> REQUIREMENT
Pictures aside, copy exactly each line from the one that holds "United States, site archbold_FL-20." through the last line of the records below.

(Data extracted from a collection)

##########

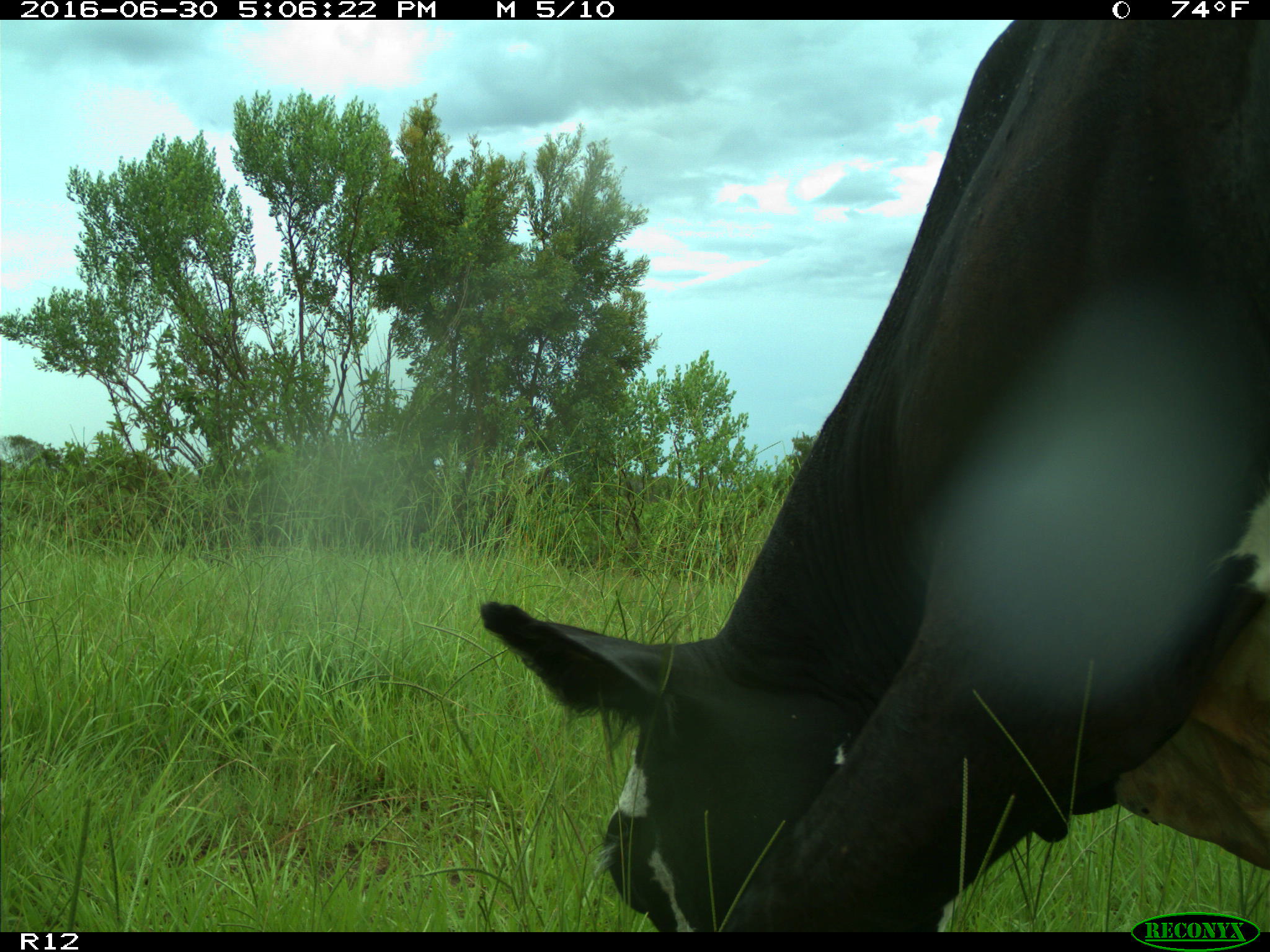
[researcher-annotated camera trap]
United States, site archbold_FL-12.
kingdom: Animalia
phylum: Chordata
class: Mammalia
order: Artiodactyla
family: Bovidae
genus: Bos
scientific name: Bos taurus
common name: domestic cow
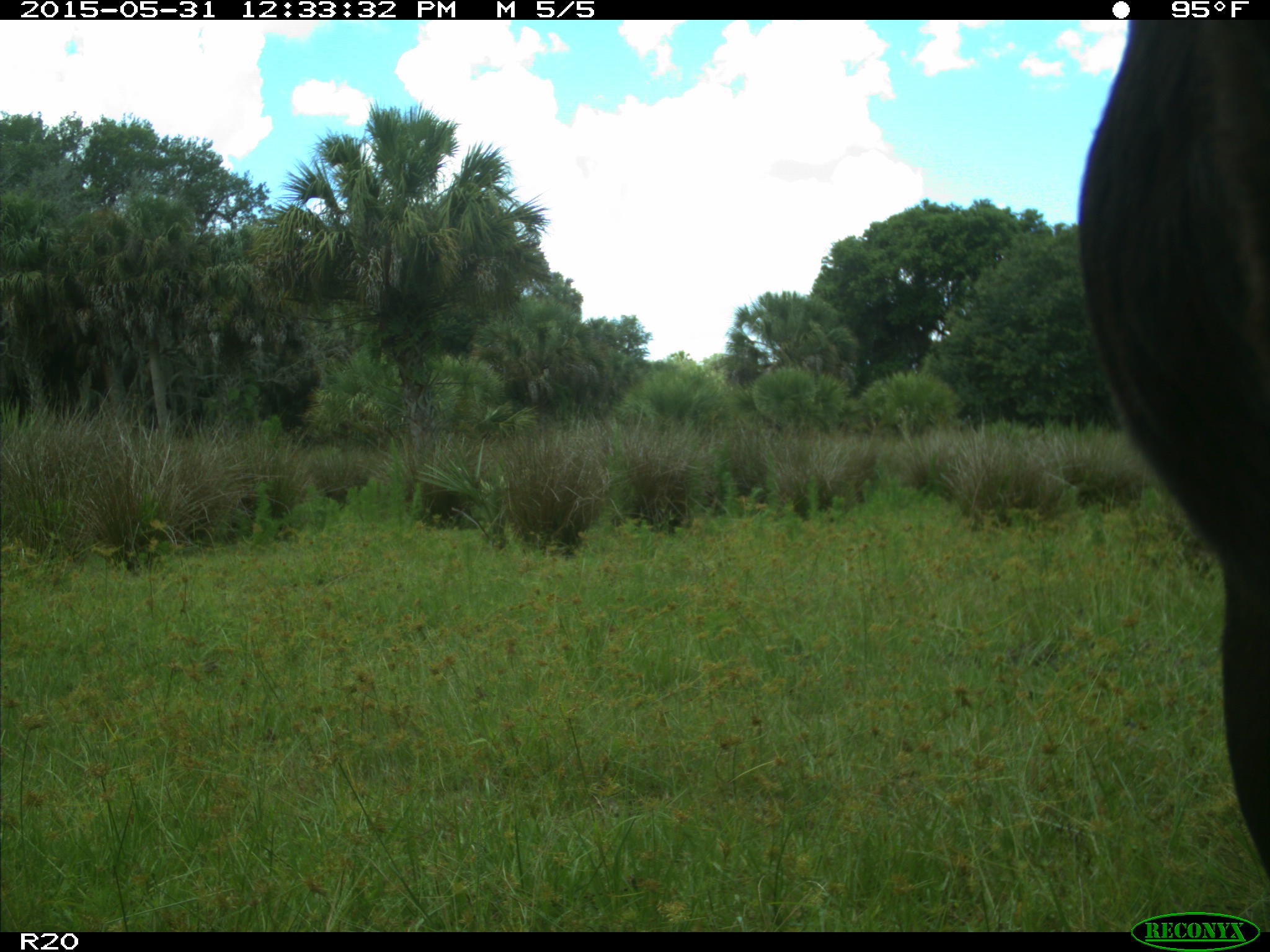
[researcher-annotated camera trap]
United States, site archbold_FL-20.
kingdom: Animalia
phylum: Chordata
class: Mammalia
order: Artiodactyla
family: Bovidae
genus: Bos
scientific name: Bos taurus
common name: domestic cow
Bos taurus (domestic cow).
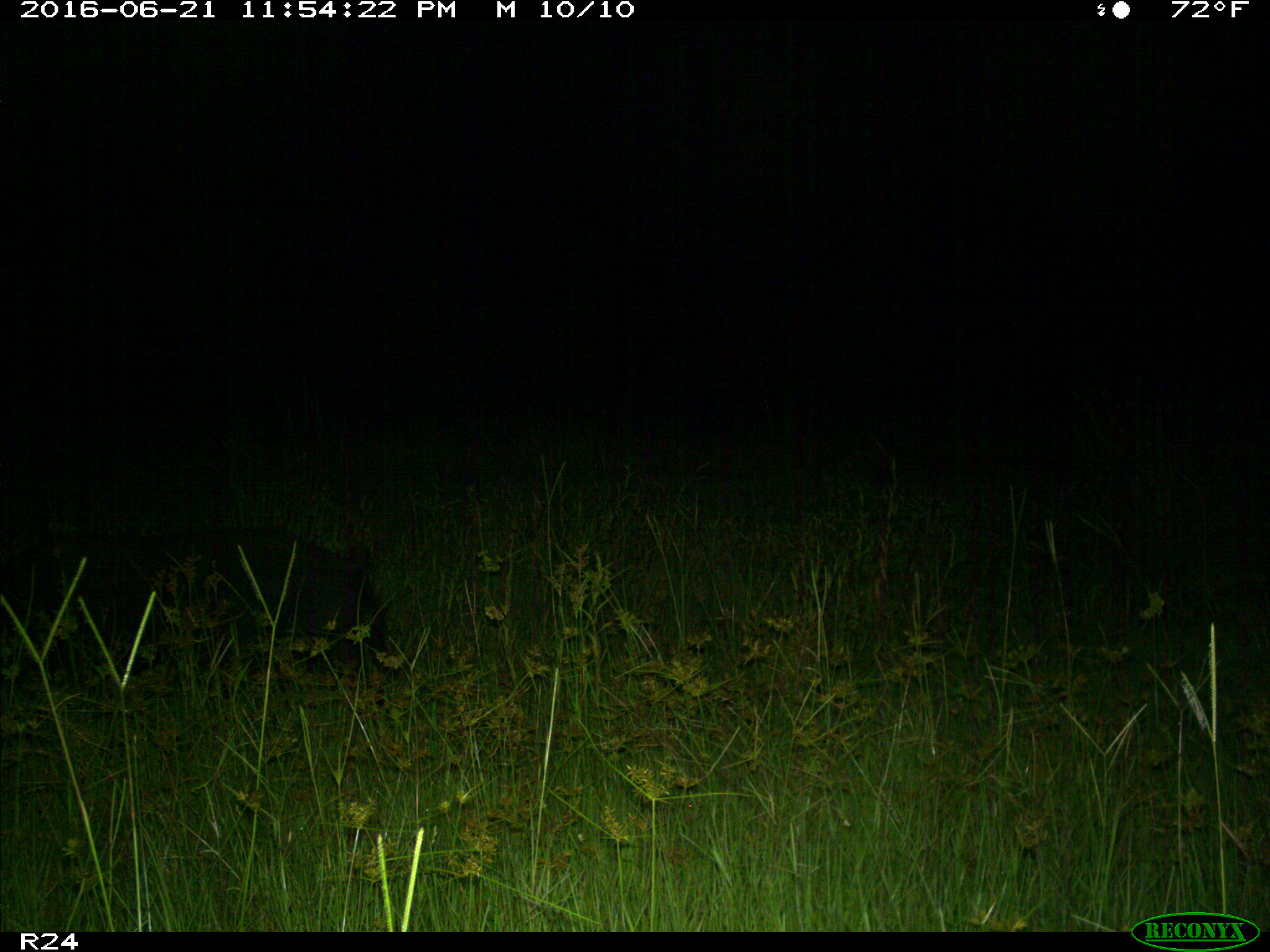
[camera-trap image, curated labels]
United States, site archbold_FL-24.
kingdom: Animalia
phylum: Chordata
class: Mammalia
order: Artiodactyla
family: Suidae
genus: Sus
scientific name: Sus scrofa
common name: wild boar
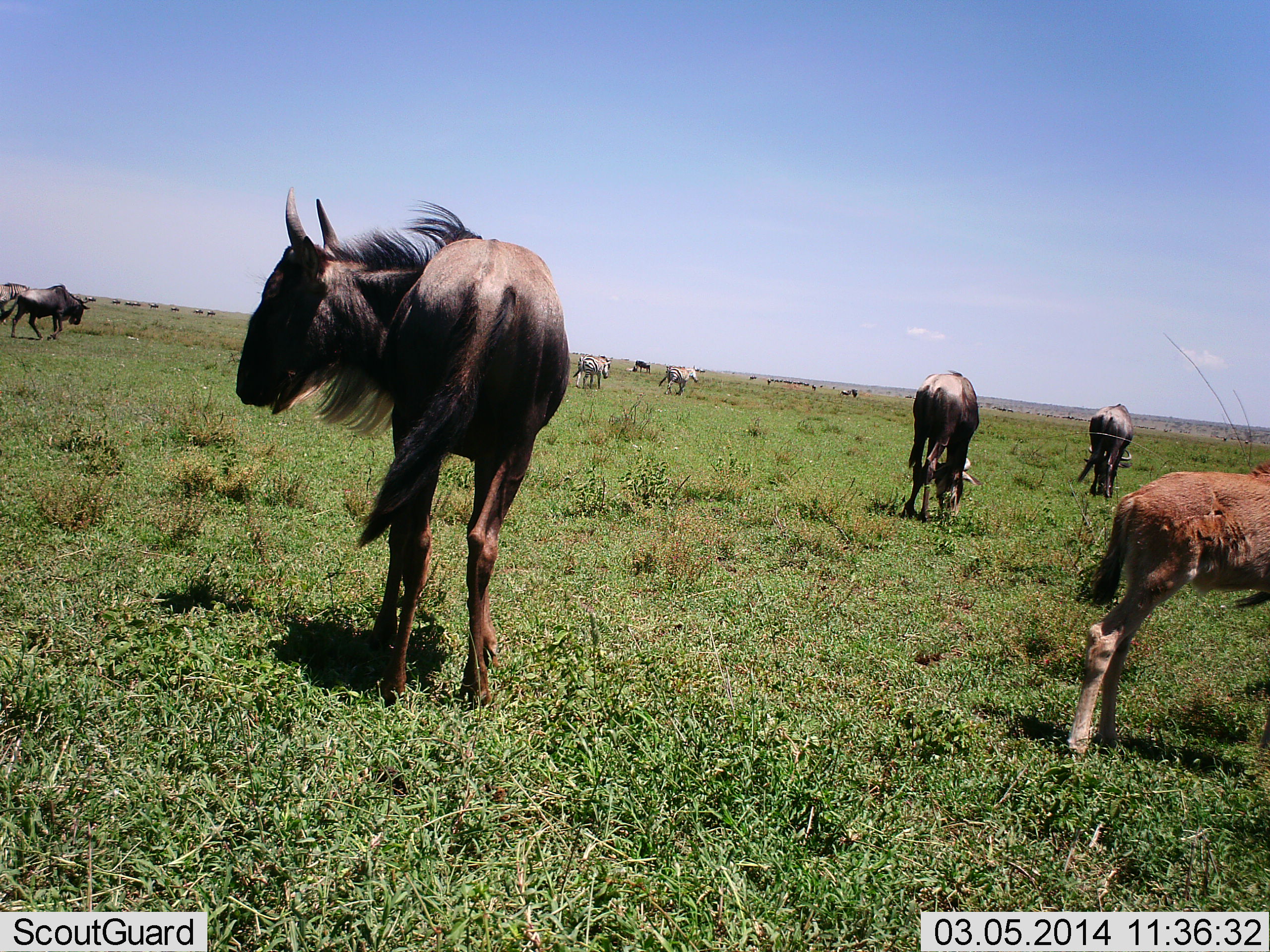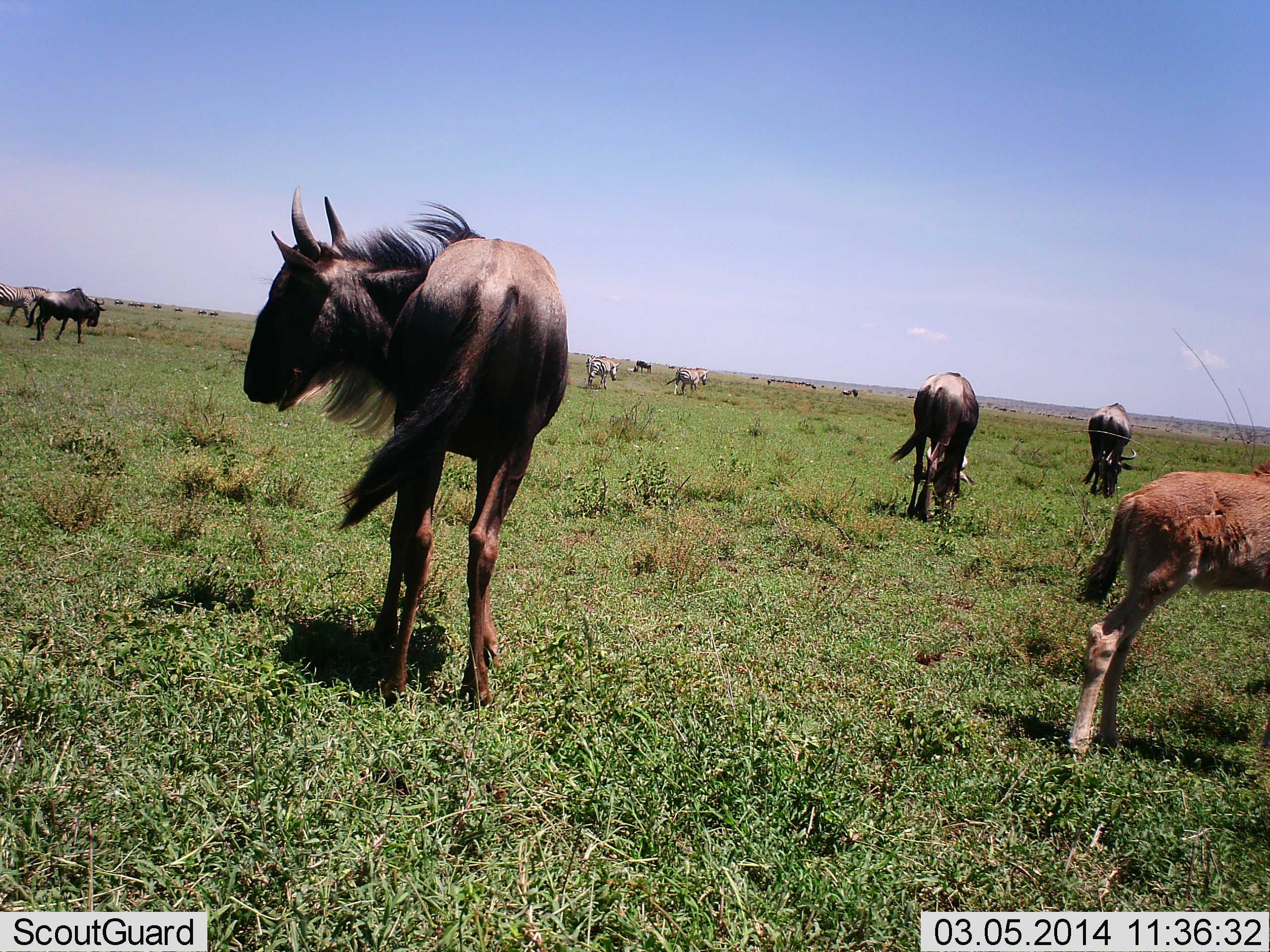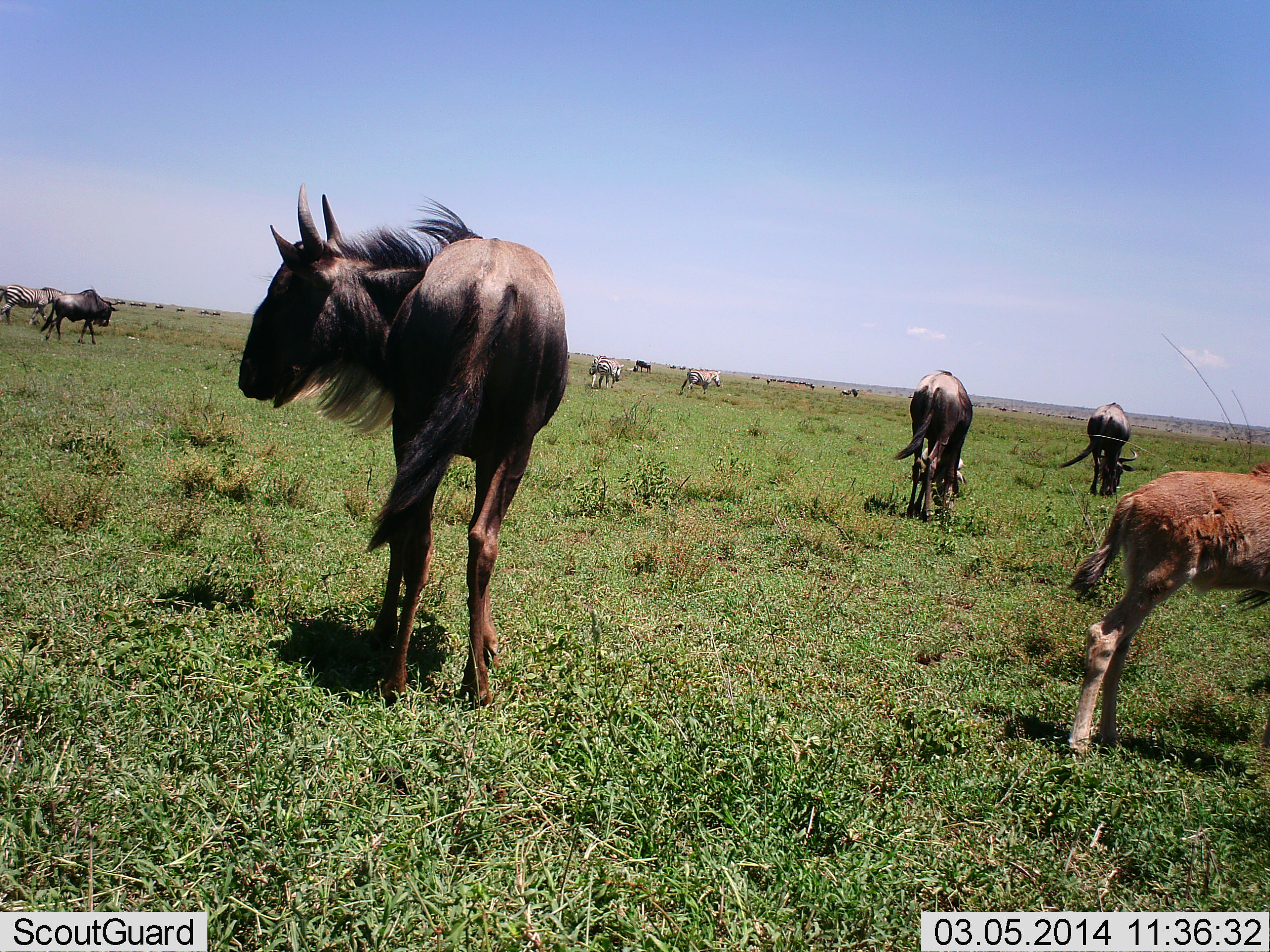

##########

> COMPLETED TASK
United States, site archbold_FL-20.
kingdom: Animalia
phylum: Chordata
class: Mammalia
order: Artiodactyla
family: Bovidae
genus: Bos
scientific name: Bos taurus
common name: domestic cow
Bos taurus (domestic cow).
[camera-trap image, curated labels]
United States, site archbold_FL-24.
kingdom: Animalia
phylum: Chordata
class: Mammalia
order: Artiodactyla
family: Suidae
genus: Sus
scientific name: Sus scrofa
common name: wild boar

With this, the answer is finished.